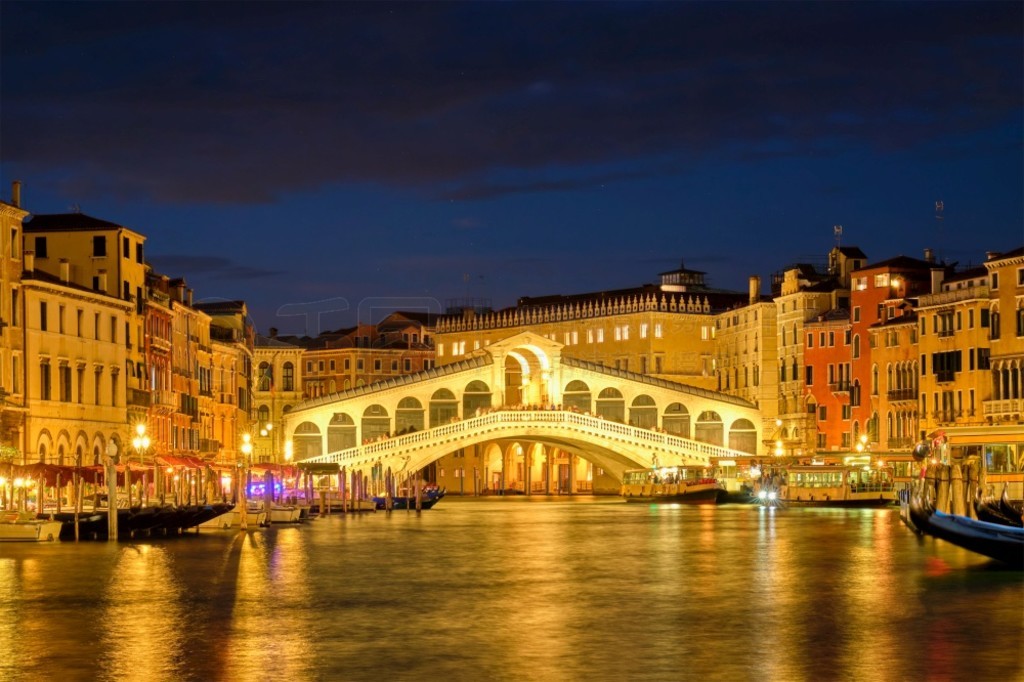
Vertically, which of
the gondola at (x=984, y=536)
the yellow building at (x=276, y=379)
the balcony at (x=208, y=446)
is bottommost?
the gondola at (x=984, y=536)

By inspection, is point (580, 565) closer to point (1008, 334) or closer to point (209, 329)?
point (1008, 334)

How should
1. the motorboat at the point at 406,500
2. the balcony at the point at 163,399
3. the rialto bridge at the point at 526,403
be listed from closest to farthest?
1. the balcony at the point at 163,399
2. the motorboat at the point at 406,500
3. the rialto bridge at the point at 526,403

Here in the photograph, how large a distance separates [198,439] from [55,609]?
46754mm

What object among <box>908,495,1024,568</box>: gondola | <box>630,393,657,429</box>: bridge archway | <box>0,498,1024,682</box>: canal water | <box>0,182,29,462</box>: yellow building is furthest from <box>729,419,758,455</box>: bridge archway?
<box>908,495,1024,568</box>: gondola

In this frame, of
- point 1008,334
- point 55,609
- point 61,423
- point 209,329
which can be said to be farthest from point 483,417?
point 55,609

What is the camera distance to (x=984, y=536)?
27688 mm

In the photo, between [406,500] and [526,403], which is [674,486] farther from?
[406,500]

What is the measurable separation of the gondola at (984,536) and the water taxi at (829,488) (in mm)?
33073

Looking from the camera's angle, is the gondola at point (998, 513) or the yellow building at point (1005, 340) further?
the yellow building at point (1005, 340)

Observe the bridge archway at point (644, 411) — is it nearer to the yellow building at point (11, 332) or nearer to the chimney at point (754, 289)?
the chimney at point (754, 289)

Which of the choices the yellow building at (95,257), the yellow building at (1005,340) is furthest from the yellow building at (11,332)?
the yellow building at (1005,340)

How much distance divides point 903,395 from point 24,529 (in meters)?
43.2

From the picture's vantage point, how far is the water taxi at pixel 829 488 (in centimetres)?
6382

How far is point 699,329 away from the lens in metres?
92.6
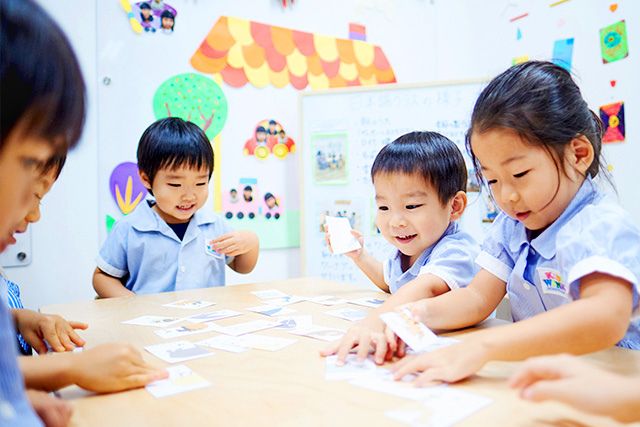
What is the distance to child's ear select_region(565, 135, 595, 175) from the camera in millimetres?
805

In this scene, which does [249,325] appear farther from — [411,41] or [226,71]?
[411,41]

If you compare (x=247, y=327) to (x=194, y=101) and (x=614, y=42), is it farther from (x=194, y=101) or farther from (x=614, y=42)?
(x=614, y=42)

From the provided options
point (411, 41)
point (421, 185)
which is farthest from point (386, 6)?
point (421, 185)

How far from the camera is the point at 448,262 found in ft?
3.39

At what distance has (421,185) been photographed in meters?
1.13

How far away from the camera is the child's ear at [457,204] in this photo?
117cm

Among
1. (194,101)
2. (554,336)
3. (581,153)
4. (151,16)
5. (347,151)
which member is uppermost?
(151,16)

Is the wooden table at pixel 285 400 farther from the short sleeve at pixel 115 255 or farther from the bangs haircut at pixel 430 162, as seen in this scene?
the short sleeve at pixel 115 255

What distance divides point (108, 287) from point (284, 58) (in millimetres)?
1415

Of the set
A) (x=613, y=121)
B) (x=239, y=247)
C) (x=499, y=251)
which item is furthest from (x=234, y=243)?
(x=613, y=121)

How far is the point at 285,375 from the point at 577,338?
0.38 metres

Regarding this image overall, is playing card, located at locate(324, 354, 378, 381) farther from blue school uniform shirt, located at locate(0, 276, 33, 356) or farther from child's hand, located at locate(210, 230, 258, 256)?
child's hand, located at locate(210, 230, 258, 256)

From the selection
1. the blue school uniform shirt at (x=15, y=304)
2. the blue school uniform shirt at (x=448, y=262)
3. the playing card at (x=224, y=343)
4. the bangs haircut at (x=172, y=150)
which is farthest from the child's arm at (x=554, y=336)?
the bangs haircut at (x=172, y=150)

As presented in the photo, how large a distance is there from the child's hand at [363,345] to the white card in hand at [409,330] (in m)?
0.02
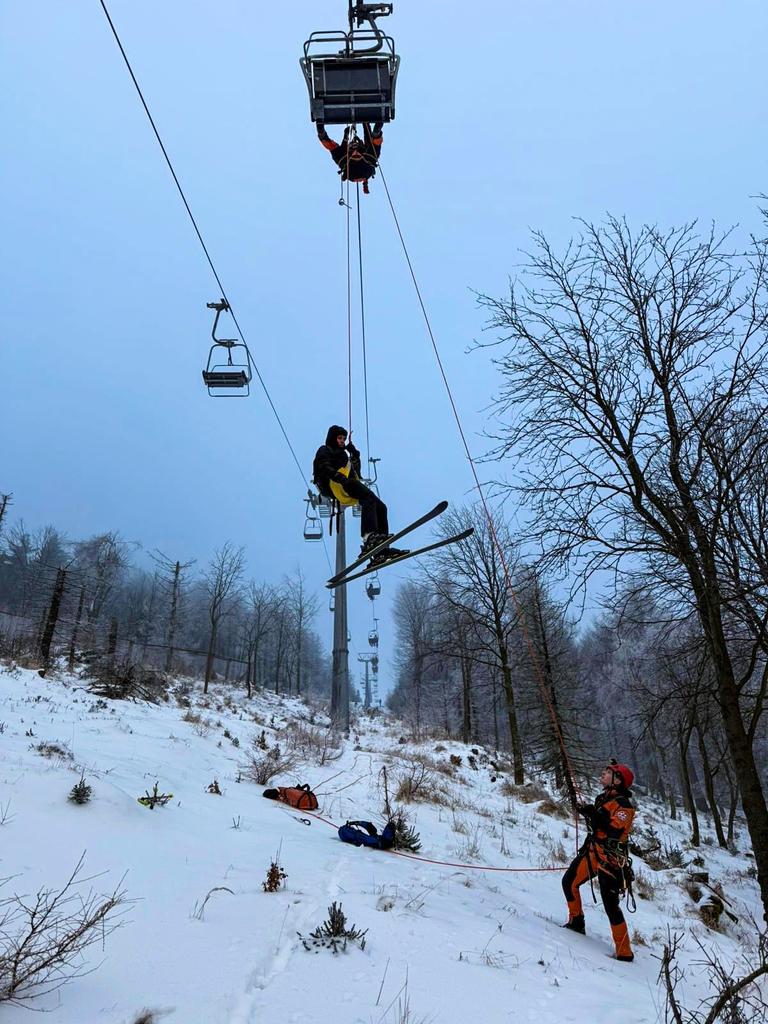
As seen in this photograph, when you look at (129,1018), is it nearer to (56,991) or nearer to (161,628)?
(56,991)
* * *
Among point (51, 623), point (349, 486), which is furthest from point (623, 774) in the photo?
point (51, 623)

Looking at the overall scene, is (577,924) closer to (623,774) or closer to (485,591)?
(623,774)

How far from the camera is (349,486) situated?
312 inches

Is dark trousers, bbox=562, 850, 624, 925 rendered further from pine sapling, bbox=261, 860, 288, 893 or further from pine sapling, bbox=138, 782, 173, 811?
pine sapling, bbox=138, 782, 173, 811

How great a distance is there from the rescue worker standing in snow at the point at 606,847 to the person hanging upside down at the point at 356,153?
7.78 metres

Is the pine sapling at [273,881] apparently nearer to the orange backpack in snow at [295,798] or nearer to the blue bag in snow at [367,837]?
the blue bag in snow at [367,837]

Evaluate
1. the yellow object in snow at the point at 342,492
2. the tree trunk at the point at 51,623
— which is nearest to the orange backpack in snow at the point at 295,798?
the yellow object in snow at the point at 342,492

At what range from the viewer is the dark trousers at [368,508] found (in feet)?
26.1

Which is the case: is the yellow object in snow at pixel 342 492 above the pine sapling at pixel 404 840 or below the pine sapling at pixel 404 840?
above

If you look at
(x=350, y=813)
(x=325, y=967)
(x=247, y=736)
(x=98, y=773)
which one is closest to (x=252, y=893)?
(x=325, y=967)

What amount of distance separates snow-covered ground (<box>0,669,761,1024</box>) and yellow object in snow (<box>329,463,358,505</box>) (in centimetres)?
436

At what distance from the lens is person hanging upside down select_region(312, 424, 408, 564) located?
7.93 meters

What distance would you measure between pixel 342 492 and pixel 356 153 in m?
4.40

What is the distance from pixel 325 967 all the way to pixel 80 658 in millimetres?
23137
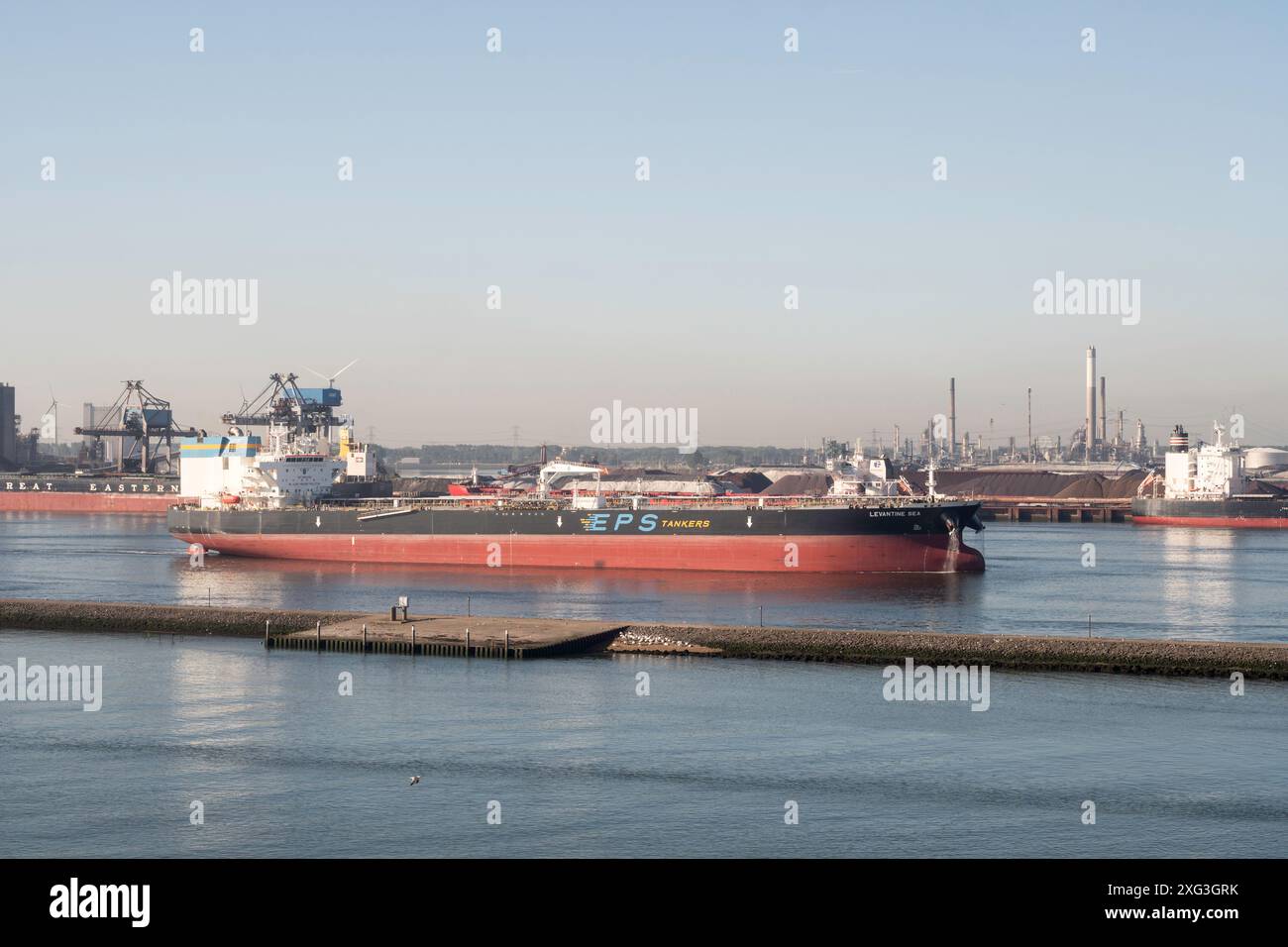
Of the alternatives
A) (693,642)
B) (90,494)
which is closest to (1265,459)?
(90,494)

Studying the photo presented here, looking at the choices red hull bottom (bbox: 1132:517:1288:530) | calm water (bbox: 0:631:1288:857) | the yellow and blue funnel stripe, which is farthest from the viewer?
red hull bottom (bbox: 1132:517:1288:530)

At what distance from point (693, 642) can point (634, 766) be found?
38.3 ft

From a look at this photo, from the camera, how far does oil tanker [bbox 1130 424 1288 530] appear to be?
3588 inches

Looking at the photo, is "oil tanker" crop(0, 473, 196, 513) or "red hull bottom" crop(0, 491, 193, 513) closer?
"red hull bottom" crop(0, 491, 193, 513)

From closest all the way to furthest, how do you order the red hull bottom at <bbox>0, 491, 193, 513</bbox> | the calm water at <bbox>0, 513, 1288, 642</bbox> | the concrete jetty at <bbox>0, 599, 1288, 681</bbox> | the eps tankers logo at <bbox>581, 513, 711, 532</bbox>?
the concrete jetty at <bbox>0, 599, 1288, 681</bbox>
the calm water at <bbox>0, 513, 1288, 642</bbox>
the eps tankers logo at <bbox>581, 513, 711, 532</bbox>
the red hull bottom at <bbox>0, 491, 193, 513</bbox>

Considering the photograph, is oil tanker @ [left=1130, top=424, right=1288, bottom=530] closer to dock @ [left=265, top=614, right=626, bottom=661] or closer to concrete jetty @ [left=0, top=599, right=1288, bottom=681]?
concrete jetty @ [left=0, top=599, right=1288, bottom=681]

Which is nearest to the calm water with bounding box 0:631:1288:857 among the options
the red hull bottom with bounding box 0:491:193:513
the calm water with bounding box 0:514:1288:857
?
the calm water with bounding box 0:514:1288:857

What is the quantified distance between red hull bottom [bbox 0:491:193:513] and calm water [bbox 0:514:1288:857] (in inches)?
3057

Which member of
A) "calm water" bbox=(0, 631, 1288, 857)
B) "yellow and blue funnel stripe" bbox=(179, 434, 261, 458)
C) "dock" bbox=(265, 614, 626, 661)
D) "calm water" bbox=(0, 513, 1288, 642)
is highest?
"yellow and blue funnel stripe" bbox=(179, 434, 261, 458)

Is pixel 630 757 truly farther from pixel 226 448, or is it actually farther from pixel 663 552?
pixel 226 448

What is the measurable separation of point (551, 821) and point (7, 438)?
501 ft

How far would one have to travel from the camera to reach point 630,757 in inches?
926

=== Problem statement ===
Identify every line in the material that contains the word "overall", and copy each of those lines in full. Case counts.

=== Solution ===
Regarding this image overall, is playing card, located at locate(324, 354, 378, 381) farther from blue school uniform shirt, located at locate(0, 276, 33, 356) or farther from child's hand, located at locate(210, 230, 258, 256)?
Looking at the overall scene, is (577,924) closer to (623,774) or closer to (485,591)?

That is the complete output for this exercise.